Here at last is the Decticus in his youthful shape, quite pale still, but darker the next day and a regular blackamoor compared with the adult. As a prelude to the ivory face of a riper age, he sports a narrow white stripe under his hinder thighs.

Little Decticus, hatched before my eyes, life opens for you very harshly! Many of your kindred must die of exhaustion before attaining their freedom. In my tubes I see numbers who, stopped by a grain of sand, succumb half-way and become furred with a sort of silky mildew. The mouldy part soon absorbs their poor little remains. When performed without my assistance, the coming to the light of day must be attended with even greater dangers. The usual soil is coarse and baked by the sun. Without a fall of rain, how do they manage, these immured ones?

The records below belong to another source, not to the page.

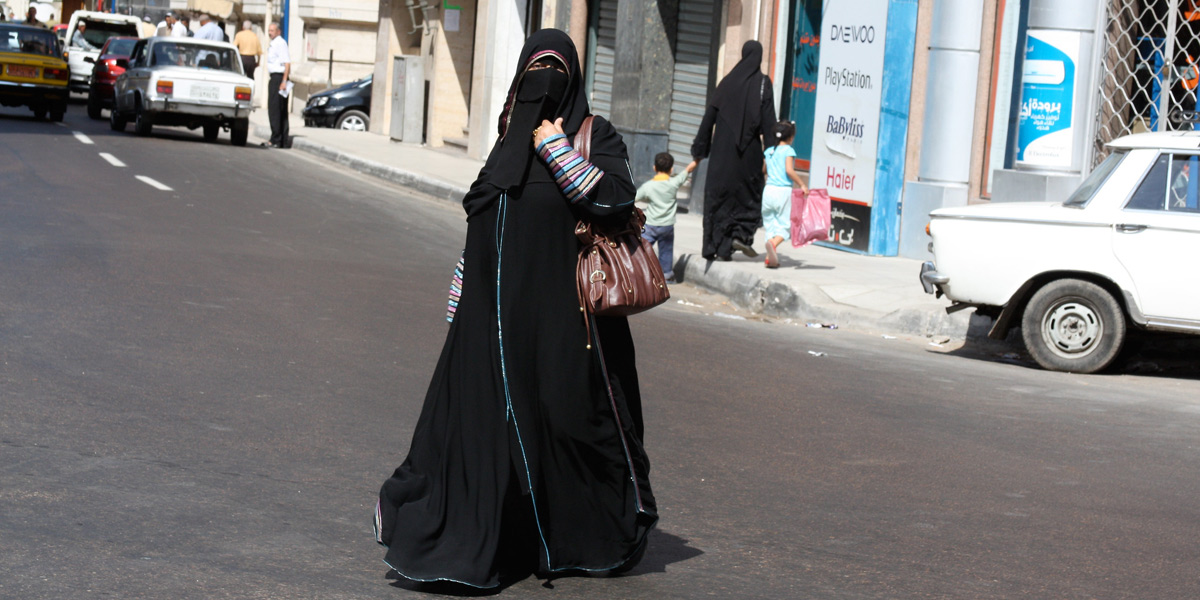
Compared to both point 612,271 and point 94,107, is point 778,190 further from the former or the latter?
point 94,107

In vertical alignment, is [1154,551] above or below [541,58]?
below

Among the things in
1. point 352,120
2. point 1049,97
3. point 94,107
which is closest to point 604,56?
point 1049,97

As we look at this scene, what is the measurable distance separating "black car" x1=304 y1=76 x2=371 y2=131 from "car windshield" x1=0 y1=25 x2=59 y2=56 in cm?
628

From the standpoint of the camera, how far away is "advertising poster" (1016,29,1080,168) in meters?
12.2

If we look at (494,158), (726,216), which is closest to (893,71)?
(726,216)

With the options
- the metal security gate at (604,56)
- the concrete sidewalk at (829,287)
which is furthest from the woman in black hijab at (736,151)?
the metal security gate at (604,56)

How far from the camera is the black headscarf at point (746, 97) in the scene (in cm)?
1197

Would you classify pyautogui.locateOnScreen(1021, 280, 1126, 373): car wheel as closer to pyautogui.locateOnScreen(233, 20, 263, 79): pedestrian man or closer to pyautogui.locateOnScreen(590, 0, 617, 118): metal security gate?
pyautogui.locateOnScreen(590, 0, 617, 118): metal security gate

More fortunate in my tubes with their sifted and wetted mould, here you are outside, you little white-striped nigger; you bite at the lettuce-leaf which I have given [[245]]you; you leap about gaily in the cage where I have housed you. It would be easy to rear you, I can see, but it would not give me much fresh information. Let us then part company. I restore you to liberty. In return for what you have taught me, I bestow upon you the grass and the Locusts in the garden.

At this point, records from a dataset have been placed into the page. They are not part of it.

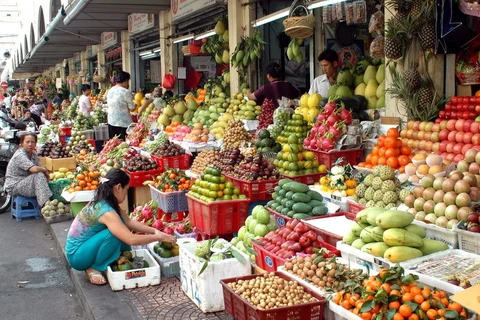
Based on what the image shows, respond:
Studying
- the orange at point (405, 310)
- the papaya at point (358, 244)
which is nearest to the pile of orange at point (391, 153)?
the papaya at point (358, 244)

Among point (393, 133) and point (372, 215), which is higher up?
point (393, 133)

Thanks to you, I know that Grasshoppers, in order to leave the ground in which the eggs are laid, possess a provisional shape, a primary larval stage, which keeps those too cumbrous parts, the long legs and antennæ, swathed in a common sheath; I know that this sort of mummy, fit only to lengthen and shorten itself a little, has for an organ of locomotion a hernia in the neck, a throbbing blister, an original piece of mechanism which I have never seen used elsewhere as an aid to progression.[5] [[246]]

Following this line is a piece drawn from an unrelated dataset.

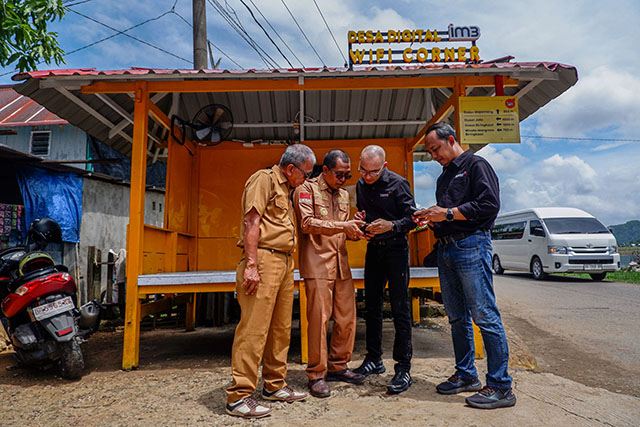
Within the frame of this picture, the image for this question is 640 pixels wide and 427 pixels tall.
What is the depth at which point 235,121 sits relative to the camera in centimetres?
681

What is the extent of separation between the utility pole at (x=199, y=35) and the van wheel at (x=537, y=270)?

[1] The highest mountain (6,270 feet) in the neighbourhood of Sérignan. Cf. The Hunting Wasps: chap. xi.—Translator’s Note. [↑]

[2] M. Bellot, forest-ranger of Beaumont (Vaucluse).—Author’s Note. [↑]

[3] .195 to .234 inch.—Translator’s Note. [↑]

[4] .039 inch.—Translator’s Note. [↑]

[5] This essay was written prior to that on the Grey Flesh-flies, who employ a similar method. Cf. The Life of the Fly: chap. x.—Translator’s Note. [↑]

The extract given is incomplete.